Lynette Roberts - Life

Life

Evelyn Beatrice Roberts was born in Argentina on 4 July 1909, in Buenos Aires, to parents of Welsh extraction. While still young she moved to Britain, and studied in London at the Central School for Arts and Crafts (now part of Central St Martins College of Art and Design).

In 1939 she married the poet and literary editor Keidrych Rhys at Llansteffan in Carmarthenshire, and they settled in the neighbouring LLanybri, where they lived during World War II in relative poverty, compared with what she was used to. She and her husband had two children, a daughter, Angharad, born in April 1945, and a son, Pridein, born in November 1946.

In Llanybri she painted, and in 1944 her collection Poems were published by Faber and Faber. She immortalised her village in her "Poem from Llanybri". This poem was addressed to the poet, Alun Lewis, to whom Roberts confessed to being attracted. In 1944 and 1945 drafts of Robert Graves's The White Goddess were published in Keidrych Rhys's periodical, Wales.

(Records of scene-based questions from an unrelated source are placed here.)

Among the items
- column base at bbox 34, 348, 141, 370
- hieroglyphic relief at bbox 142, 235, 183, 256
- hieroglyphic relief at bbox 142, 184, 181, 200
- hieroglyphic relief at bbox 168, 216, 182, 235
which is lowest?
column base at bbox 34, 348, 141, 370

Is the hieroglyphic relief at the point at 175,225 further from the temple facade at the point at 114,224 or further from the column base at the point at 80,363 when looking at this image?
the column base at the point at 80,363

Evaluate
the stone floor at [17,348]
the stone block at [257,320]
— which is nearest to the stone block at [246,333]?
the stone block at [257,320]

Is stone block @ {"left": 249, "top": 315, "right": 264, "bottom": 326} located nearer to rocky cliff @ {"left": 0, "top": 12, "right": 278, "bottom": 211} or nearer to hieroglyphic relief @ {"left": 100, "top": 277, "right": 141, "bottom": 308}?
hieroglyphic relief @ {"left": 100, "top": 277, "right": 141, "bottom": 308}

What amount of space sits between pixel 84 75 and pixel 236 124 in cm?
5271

After the War Roberts was the dedicatee of Robert Graves's The White Goddess in its first edition (1948), having provided much of the Welsh material used by him.

In 1949, she and Keidrych Rhys divorced. In 1951 Faber and Faber published her Gods with stainless ears: a heroic poem. After she became a Jehovah's Witness she ceased to publish. She died on 26 September 1995, at Ferryside, Carmarthenshire.